▶ _Alıştırma yönergeleri_
a – Dedikodu yazısına göre zararsız dedikodu ne işe yarıyor?
b – Dedikodu yazısının devamını, son cümlesinden sonrasını yazın.

▶ _Metin_
Kimi zaman dedikodunun olumsuz bir davranış biçimi olduğunu söylesek de neredeyse hepimiz yapıyoruz. Çok az insan dedikodu yaptığını kabul ediyor, hatta bazılarımız bunu çok seviyor. Dedikoduyu hepimizin sık sık yaptığı bir alışkanlık olarak tanımladığımızda, elbette bir yararının olup olmadığı da merak konusu oluyor.
Dedikodu için akla takılan sorular ise şöyle;
Dedikodu yapmak bazı ihtiyaçlarımızı karşılıyor mu?
Hayatta kalma becerisi mi?
Başkaları hakkındaki hikayeler veya spekülasyonlar yaymamız bizim için iyi mi yoksa kötü mü?
Başkalarının dedikodusunu yaparsak suçlu hissetmeli miyiz?
Bütün bu soruların cevabı dedikodunun başkalarına zarar verip vermediğiyle ilgili.
Dedikodu her zaman kötü bir davranış olarak görülmüyor. Aslında sosyalleşmenin yollarından biri olduğu söyleniyor. Bir başkası hakkında sansasyonel ya da mahrem konuşmalar yapmak, başkalarının özel hayatlarını ortalığa saçmak olduğunda dedikodunun oldukça zararlı bir alışkanlığa dönüştüğü bir gerçek. Diğer yandan zararsız dedikodular ise sosyalleşmeye, bakış açısı geliştirmeye ve fikir edinmeye yarıyor.
Neden dedikodu yapıyoruz?
İnsanlar diğer insanlar hakkında konuşmayı sever. Etkileşimlerin çoğunun içinde bir yerlerde mutlaka dedikodu vardır. Araştırmacılar, dedikodunun küçük gruplardaki insanları sosyal zekaya adapte olmaya ve sofistike bir yaşam tarzı kazanmaya zorlayabileceğini teorize ediyorlar.
Bir sosyalleşme aracı olarak bakıldığında zararsız dedikodu oldukça yararlı ve öğretici olabilir.
Arkadaşlarımızla bağ kurmamıza yardımcı olur.
Dedikodu yapma – konuşma, dinleme, sırları ve hikayeleri paylaşma – bizi birbirimize bağlar. Ayrıca dostluklar ve farklı grup kimlikleri oluşturmamıza yardımcı olur. Kadınların erkeklerden daha çok “dedikodu” etiketini taşımasına rağmen, aslında her iki cinsiyet de eşit gusto ile bu alışkanlığa katılır.

▶ _Verilen bilgiler_
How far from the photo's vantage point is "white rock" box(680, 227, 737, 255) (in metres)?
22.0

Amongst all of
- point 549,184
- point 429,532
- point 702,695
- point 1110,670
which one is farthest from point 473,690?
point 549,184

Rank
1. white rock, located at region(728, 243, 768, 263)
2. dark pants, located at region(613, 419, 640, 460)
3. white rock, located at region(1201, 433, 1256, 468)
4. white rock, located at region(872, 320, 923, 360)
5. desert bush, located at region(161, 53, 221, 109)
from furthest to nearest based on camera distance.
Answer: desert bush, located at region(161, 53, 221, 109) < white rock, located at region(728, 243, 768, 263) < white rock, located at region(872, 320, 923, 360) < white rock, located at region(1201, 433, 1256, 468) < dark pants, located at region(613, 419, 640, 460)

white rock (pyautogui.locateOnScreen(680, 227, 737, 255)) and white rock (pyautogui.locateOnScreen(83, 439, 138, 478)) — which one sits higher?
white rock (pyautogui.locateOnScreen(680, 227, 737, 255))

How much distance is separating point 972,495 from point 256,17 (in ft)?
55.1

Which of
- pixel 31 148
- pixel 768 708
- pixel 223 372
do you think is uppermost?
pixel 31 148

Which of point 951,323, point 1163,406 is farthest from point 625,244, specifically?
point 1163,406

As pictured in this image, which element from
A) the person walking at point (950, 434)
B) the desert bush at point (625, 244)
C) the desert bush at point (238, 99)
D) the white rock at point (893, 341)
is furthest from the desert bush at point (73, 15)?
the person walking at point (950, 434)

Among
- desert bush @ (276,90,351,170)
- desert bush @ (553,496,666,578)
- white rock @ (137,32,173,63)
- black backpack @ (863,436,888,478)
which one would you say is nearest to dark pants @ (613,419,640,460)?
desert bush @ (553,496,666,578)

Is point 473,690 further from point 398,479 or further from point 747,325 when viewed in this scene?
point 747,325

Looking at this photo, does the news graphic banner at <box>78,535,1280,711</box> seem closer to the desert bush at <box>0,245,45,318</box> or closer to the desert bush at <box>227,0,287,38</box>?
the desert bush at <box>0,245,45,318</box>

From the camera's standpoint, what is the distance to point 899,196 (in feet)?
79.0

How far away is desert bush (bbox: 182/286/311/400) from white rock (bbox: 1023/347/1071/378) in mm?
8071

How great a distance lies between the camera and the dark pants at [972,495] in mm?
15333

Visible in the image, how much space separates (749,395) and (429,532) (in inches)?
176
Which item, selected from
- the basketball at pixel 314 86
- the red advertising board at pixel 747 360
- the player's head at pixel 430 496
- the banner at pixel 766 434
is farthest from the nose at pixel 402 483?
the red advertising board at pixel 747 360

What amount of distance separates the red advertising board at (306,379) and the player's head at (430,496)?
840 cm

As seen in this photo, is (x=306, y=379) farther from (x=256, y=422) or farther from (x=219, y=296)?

==

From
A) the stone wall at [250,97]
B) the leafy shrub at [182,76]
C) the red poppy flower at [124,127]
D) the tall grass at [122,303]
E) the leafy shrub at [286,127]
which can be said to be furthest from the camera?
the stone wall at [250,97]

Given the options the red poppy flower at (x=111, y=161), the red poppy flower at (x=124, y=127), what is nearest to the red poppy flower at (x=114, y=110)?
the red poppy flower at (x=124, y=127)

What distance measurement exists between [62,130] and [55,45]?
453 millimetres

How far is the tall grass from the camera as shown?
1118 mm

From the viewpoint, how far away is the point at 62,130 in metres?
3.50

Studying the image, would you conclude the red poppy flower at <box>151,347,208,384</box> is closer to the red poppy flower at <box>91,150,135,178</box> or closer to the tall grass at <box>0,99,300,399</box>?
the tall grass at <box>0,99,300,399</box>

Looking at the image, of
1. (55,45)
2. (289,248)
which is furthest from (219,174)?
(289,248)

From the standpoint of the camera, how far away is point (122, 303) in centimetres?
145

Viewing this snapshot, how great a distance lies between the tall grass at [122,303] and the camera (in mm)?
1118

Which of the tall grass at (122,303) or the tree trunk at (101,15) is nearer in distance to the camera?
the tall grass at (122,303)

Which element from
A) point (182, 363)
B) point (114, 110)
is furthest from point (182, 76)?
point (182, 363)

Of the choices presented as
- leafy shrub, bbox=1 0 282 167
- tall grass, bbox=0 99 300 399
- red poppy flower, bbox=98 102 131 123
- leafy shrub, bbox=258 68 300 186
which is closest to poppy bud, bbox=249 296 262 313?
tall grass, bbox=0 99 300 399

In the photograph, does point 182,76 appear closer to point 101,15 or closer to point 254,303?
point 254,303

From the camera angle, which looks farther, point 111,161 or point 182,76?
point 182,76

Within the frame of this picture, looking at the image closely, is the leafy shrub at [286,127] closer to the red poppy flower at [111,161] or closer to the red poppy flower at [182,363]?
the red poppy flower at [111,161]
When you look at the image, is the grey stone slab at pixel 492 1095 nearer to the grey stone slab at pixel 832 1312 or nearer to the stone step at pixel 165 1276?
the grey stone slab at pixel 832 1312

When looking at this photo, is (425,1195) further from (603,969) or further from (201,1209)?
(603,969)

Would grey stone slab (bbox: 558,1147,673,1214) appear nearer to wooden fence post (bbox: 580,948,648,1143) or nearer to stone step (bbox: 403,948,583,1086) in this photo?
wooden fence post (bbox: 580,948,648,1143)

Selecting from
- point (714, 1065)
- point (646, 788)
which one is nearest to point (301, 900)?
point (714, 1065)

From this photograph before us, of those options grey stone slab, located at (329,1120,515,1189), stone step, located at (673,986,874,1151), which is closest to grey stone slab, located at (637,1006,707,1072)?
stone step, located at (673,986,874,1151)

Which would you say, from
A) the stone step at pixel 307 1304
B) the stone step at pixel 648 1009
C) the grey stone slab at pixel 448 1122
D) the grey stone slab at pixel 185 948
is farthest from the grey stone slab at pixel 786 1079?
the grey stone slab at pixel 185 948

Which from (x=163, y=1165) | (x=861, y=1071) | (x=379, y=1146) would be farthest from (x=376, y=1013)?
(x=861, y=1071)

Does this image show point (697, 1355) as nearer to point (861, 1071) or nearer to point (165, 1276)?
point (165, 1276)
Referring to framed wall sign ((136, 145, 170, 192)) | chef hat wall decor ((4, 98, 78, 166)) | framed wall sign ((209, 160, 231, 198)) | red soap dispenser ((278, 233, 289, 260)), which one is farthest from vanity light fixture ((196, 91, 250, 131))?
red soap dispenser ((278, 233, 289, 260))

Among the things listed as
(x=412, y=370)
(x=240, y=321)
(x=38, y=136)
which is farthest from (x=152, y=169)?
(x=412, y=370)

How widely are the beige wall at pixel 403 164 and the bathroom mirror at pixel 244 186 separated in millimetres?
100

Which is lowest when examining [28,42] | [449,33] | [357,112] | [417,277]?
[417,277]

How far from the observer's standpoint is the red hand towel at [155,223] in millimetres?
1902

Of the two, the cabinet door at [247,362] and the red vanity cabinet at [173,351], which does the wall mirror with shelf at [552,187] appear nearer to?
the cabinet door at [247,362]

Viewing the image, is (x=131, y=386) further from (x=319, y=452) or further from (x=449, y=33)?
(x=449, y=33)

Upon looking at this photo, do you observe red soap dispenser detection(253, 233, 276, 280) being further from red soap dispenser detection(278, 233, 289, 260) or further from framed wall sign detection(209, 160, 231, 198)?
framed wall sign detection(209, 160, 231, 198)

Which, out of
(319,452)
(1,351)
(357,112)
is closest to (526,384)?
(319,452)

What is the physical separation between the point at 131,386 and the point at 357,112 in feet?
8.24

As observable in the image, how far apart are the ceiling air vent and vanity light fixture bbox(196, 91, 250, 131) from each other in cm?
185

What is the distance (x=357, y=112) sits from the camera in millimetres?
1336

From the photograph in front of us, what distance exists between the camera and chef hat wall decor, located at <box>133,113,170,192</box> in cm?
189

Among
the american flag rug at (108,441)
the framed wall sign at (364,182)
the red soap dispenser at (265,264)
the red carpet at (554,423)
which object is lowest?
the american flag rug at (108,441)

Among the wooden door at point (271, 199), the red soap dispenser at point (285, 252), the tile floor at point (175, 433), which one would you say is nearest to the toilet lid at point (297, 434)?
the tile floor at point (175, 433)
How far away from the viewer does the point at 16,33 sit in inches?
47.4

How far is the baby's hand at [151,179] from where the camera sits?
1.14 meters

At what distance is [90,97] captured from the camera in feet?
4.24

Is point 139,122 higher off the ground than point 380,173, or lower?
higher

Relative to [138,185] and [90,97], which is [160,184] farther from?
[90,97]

▶ _Görev yanıtları_
a – Sosyalleşmeye, bakış açısı geliştirmeye ve fikir edinmeye yarıyor.

b –
Araştırmalar hepimizin rakiplerimizle ilgili kötü haberleri veya arkadaşlarımızla ilgili iyi haberleri duymaya ve aktarmaya hevesli olduğumuzu göstermiştir. Erkeklerin dedikoduları sadece romantik partnerleriyle paylaşması daha olasıdır, kadınlar ise hem sevgilileri hem de arkadaşlarıyla dedikoduyu fısıldaşır.
Hem erkekler hem de kadınlar kendi cinsiyetlerinden insanlar hakkında konuşmayı ve duymayı tercih ediyor gibi görünür.
Bize dersler verir.
Birçoğumuz hikayelerle daha iyi ilişki kurarız ve dedikodu bir tür hikaye anlatımı, kişiler arası bir iletişimdir. Ama “Bir zamanlar” yerine, “Duydun mu?” diye cümleye başlarız. Anlatılan hikayeleri duyarak ve paylaşarak çevremizdekilerin sosyal normlarını ve kurallarını öğreniriz. Belirli durumlarda nasıl davranacağımızı veya nasıl davranmamayı öğreniriz.
Bizi aynı hizada tutar.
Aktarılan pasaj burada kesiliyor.